To Write or Not To Write?

That is the question plaguing me as I clean up the bedroom for the bizillionth time. The boxes, the bags, the memories of college, study abroad, even middle school. But especially the Peace Corps. It felt like a life-changing event at the time. It still feels like one now. But somehow for some unknown reason I don't really feel like writing about the Peace Corps. I don't know why. I even started a book about the Peace Corps...and sort of gave up before I got to the part about the Peace Corps. I do think there is still something there to write about. I mean, I have journals, notes, even notes on napkins all to illustrate...what? I have pictures, necklaces given to me from friends when I lived in Machala, and shirts that I wore when I was there.

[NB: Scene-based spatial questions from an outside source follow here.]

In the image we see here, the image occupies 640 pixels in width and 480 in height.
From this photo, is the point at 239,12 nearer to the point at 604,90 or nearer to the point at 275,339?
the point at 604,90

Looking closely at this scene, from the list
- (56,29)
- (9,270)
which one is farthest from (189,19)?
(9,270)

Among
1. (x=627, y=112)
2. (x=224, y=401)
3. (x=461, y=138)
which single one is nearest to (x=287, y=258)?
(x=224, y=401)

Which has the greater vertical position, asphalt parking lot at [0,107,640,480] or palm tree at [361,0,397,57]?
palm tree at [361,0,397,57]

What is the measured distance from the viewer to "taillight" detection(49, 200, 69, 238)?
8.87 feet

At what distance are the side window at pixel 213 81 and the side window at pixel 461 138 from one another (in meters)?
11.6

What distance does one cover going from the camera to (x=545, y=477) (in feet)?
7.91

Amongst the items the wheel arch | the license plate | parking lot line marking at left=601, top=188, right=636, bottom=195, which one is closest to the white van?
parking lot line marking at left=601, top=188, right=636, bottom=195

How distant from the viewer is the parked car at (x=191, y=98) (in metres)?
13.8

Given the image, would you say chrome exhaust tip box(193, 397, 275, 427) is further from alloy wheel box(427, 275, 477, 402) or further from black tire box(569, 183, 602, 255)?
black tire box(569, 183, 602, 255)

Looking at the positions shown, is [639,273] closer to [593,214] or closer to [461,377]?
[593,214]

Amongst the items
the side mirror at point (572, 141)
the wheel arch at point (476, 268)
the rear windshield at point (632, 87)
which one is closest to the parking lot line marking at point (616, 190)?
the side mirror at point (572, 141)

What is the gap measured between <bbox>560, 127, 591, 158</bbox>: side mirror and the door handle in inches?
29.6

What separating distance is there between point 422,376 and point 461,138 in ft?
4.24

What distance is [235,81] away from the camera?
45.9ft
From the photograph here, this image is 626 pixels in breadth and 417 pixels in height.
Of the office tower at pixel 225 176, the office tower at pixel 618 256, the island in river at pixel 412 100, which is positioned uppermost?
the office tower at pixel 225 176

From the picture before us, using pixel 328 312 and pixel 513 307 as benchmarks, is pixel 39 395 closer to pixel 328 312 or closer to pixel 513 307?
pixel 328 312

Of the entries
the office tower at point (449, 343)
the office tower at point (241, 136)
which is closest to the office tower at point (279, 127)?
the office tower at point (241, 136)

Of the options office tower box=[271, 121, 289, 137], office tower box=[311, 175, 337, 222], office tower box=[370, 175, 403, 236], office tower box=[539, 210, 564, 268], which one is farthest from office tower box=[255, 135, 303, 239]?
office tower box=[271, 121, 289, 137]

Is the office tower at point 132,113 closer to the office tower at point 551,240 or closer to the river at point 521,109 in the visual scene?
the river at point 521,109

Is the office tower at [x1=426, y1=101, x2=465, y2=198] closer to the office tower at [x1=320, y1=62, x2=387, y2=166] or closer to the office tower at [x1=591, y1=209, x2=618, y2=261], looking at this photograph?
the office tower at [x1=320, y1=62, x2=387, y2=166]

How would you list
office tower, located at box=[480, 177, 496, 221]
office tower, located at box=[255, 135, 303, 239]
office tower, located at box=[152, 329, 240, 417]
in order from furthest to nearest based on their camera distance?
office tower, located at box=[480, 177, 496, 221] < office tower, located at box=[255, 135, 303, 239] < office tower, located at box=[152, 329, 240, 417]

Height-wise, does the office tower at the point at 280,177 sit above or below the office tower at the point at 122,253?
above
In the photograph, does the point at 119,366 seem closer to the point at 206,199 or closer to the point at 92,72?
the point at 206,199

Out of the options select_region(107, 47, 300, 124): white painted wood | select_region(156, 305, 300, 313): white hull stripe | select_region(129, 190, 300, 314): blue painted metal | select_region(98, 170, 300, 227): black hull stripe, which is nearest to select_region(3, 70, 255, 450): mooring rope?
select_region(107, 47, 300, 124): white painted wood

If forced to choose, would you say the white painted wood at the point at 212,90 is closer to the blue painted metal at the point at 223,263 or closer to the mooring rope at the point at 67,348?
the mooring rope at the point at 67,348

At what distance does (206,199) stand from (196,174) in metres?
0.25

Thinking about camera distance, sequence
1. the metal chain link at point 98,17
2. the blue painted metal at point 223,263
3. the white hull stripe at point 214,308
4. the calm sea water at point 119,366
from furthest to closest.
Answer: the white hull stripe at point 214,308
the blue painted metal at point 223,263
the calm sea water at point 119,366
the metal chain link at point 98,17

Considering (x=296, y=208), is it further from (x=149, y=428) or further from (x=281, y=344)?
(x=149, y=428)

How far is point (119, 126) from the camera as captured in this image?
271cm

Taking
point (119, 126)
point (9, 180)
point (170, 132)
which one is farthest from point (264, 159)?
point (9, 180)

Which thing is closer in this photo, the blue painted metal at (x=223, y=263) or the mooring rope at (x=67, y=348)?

But really what I am getting at here is the essence of memory. If we don't hold on to the past do we lose it? What happens to it? What if I want to write my book one day and I wish I had the artifacts? Those notes, those paper napkins from bars, those pictures that were taken of us at the time but now have a different meaning where we can see the bar stool in the background, or the menu and the table setting at Cafe Patecon. The people are still here with us (of course if the people were not still here with us the picture takes on a deifed quality, an inescapable essence where getting rid of it feels sacrilegious) but really, it becomes less about the people and more about the memory. The feelings, the emotions, the ability to go back in time that we don't want to lose. The fear that getting old really just means, getting unfamiliar, getting away from the essence, our own essence, whenever, wherever it was.

But what I try to remember and what does become more clear as I go through this process is that there only really is one true essence, the here and now. Yes, nostalgia, picture, places, people, paper napkin notes have their place, but if those become what we rely on, they are figments of our true self coming through, not our actually full-self in the moment. In other words, when deciding what to save and what to chuck, here is my adage to live by: I will have the right things to save just by feeling out what seems right to save. Ok, it sounds too fake to be true. But seriously, that helps me get through this organization process. I will have the right things. Maybe maybe maybe there will be something I miss someday, but those instances will likely be rare. Instead, I love the space I am opening in my life for new experiences, and new memories. So long farewell, old Peace Corps napkins. The memoir may have to go on without you some day...you'll be with us in spirit. And I, having thrown out my treasured napkins, like someone throwing out a napkin after a big meal, feel more full than ever.